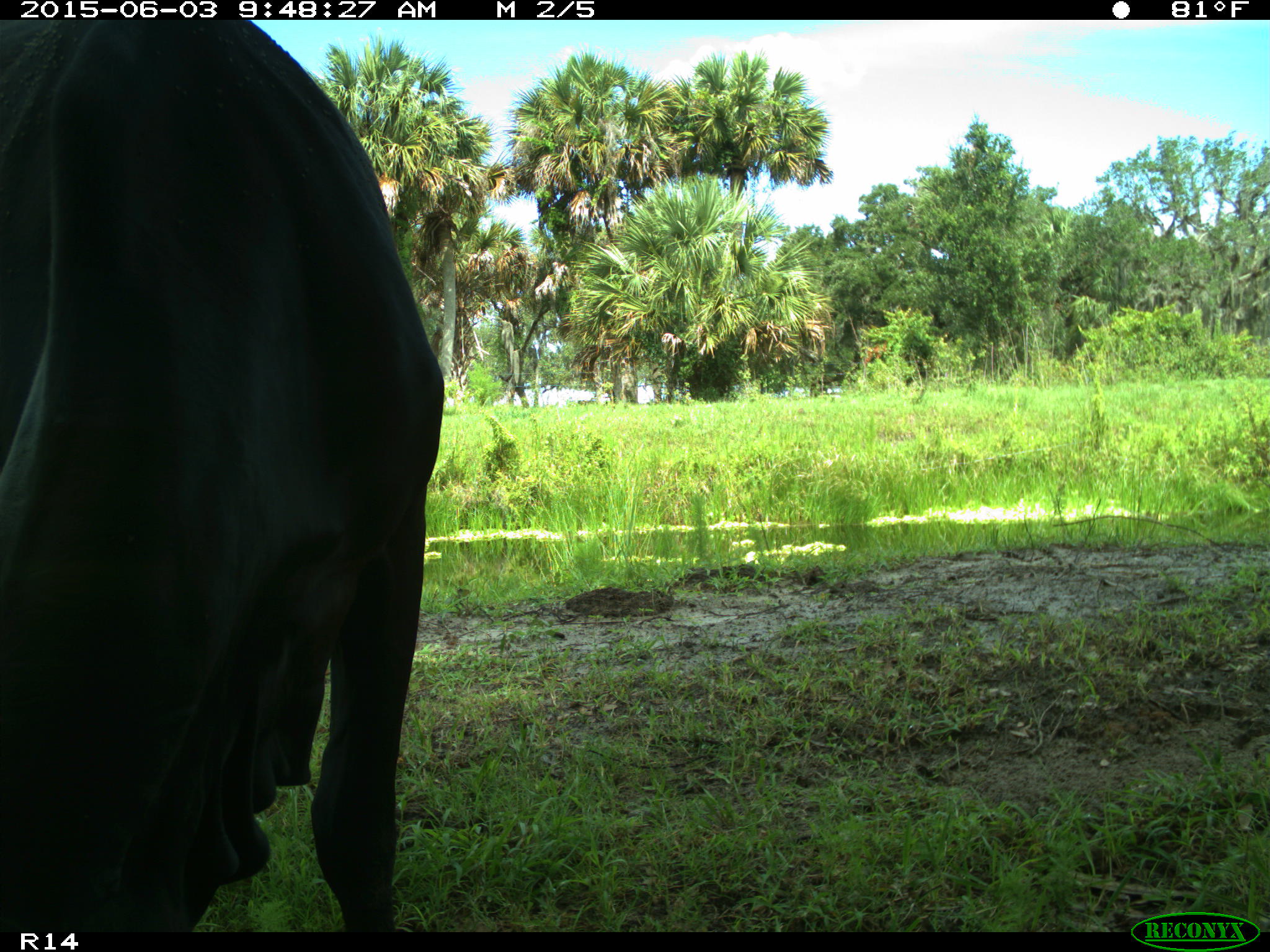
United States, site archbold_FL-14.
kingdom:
■ ■ ■ ■ ■
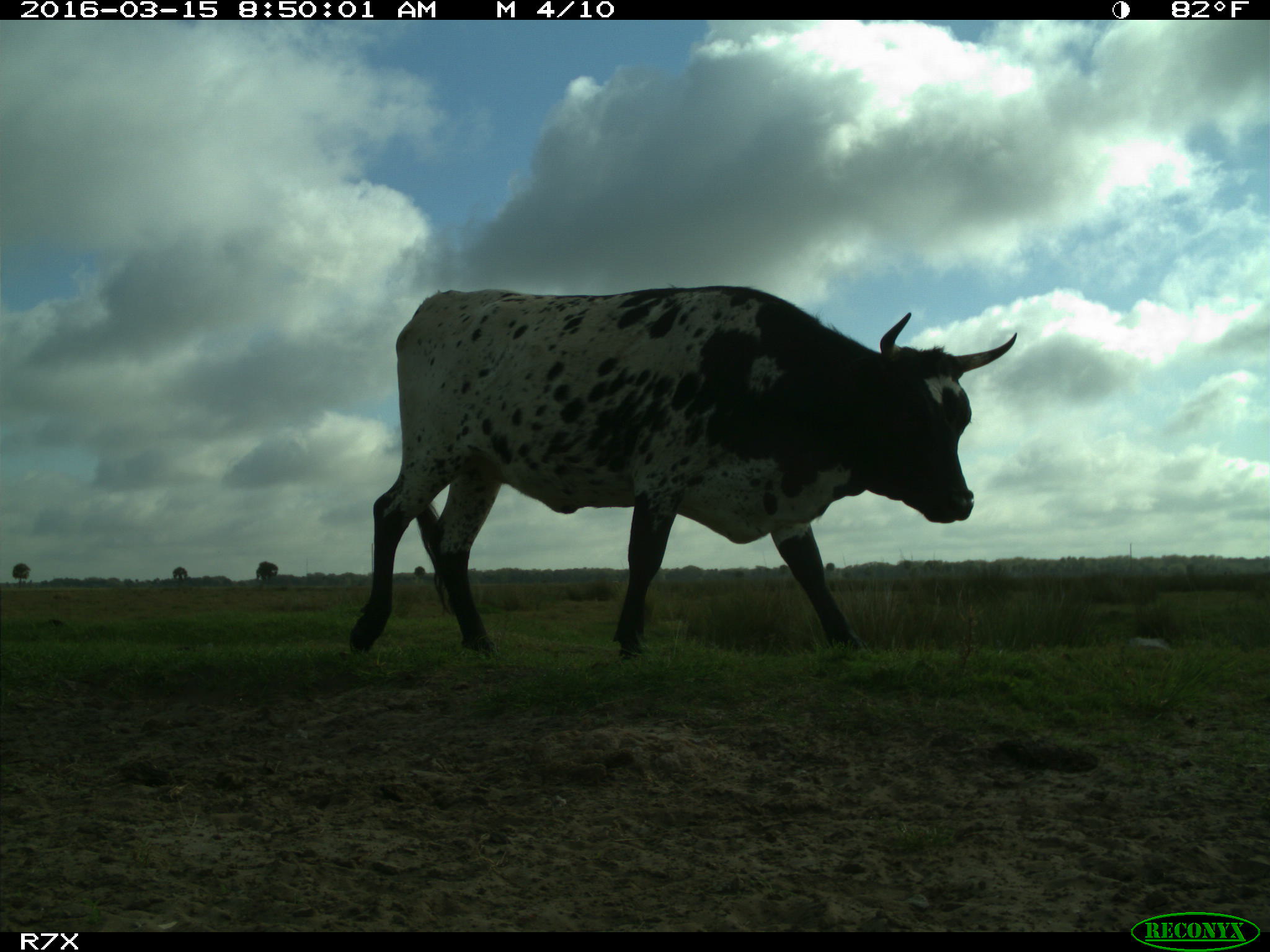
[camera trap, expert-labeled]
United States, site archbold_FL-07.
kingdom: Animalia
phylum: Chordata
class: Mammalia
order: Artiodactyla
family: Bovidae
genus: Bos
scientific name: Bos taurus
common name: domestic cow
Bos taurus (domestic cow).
■ ■ ■ ■ ■
Find the lines above holding the word "States" and show them.

> [COMPLETED EXERCISE]
United States, site archbold_FL-14.
United States, site archbold_FL-07.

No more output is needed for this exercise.